Stored records:

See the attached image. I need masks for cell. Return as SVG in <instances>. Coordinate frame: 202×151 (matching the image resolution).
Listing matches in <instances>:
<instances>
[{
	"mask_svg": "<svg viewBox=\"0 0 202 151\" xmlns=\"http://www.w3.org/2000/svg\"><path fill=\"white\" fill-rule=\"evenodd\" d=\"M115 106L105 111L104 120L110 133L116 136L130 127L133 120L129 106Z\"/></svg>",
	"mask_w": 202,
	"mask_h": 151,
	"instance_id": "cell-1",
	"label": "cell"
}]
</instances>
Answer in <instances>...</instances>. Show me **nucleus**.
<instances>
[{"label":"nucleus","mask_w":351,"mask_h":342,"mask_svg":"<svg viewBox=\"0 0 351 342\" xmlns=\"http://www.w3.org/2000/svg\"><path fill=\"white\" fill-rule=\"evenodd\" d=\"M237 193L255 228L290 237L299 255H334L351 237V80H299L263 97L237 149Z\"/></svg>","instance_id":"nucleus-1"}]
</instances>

◆ **Request**
Copy every one of the records above word for word, keeping each line unchanged.

◆ **Answer for this exercise**
See the attached image. I need masks for cell. Return as SVG in <instances>. Coordinate frame: 202×151 (matching the image resolution).
Listing matches in <instances>:
<instances>
[{
	"mask_svg": "<svg viewBox=\"0 0 202 151\" xmlns=\"http://www.w3.org/2000/svg\"><path fill=\"white\" fill-rule=\"evenodd\" d=\"M115 106L105 111L104 120L110 133L116 136L130 127L133 120L129 106Z\"/></svg>",
	"mask_w": 202,
	"mask_h": 151,
	"instance_id": "cell-1",
	"label": "cell"
}]
</instances>
Answer in <instances>...</instances>. Show me **nucleus**.
<instances>
[{"label":"nucleus","mask_w":351,"mask_h":342,"mask_svg":"<svg viewBox=\"0 0 351 342\" xmlns=\"http://www.w3.org/2000/svg\"><path fill=\"white\" fill-rule=\"evenodd\" d=\"M237 193L255 228L290 237L299 255H334L351 237V80H299L263 97L237 149Z\"/></svg>","instance_id":"nucleus-1"}]
</instances>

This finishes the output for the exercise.